The Little Princess: Snow White

by Jim Korkis, contributing writer

Snow White was the first official Disney princess and her animated feature was so successful critically and financially that Walt Disney produced two more movies spotlighting fairy tale princesses.

She suffers no angst that she has no parents, no friends (except for a handful of birds) and spends her day cleaning the castle like a servant rather than living like a member of the royalty.

Her only personality traits are that she is kind, cheerful and like to clean. Like many girls of the 1930s, her primary goal is to get married and live happily ever after.

According to the Queen's Magic Mirror, Snow White has "hair as black as ebony, lips as red as the rose, skin as white as snow" and that she is "the fairest one of all".

Actress Loni Anderson from the television series WKRP in Cincinnati said, "I really am Snow White in my fantasies. My dad used to call me Snow White when I was little because I had hair black as night, skin as white as snow and lips as red as rose.

"Snow White was the only princess around I could identify with.
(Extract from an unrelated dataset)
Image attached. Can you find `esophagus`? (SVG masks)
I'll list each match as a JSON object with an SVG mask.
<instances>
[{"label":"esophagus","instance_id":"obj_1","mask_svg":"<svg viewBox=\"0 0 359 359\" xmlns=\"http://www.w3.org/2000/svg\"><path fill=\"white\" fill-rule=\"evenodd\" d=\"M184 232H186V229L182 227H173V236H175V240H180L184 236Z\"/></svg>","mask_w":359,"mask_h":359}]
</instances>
Cinderella and Sleeping Beauty were all blondes." Loni did not become a blonde until the mid-1970s and Snow White remained the only brunette Disney princess for decades.

Snow White and the Seven Dwarfs was the first full-length animated feature.

Walt Disney said, "Snow White is a kind, simple little girl who believed in wishing and waiting for her Prince Charming to come along."

Disney's Snow White was fourteen years old. An outline dated October 22, 1934 from the Disney Studio once Snow White and the Seven Dwarfs went into production stated: "Snow White: Janet Gaynor type – 14 years old". The prince was to be eighteen years old.

In the time period that the story took place in the sixteenth century, it was not unusual for a girl of fourteen or fifteen to get married given the shorter life expectancy. In the original story the character was closer to eight years old, but Walt realized she needed to be a few years older to believably fall in love with the prince.

The studio auditioned over a hundred and fifty young girls for the role. They auditioned Deanna Durbin, who was actually fourteen years old, but after hearing her, Walt rejected her saying, "She's too mature. She sounds twenty."

Adriana Caselotti, who was eventually cast, remembered, "They asked me how old I was and although I was already eighteen, I said I was just turning seventeen because I realized after they had talked to me for a couple of minutes that they wanted someone who would be a fourteen-year-old sounding girl. So I never told them my real age until we were well into the film."

Snow White was not classically beautiful but still very appealing in a girl-next-door prettiness with still some adolescent "baby fat" plumpness. Her head is proportionally larger than normal and her waist smaller to make her seem younger, especially compared to the queen.

Supervising animator Grim Natwick told writer John Canemaker, "They didn't want her to look like a princess really. They wanted her look like a cute little girl who could be a princess. Snow White was a sweet and graceful little girl and we just tried not to clown her up. Nobody had ever done a (human) character like this. It was a new problem for all of us."

Hamilton Luske was picked by Walt to make Snow White a believable human being and not a cartoony caricature. Ham was the only artist Walt was sure could draw a realistic girl.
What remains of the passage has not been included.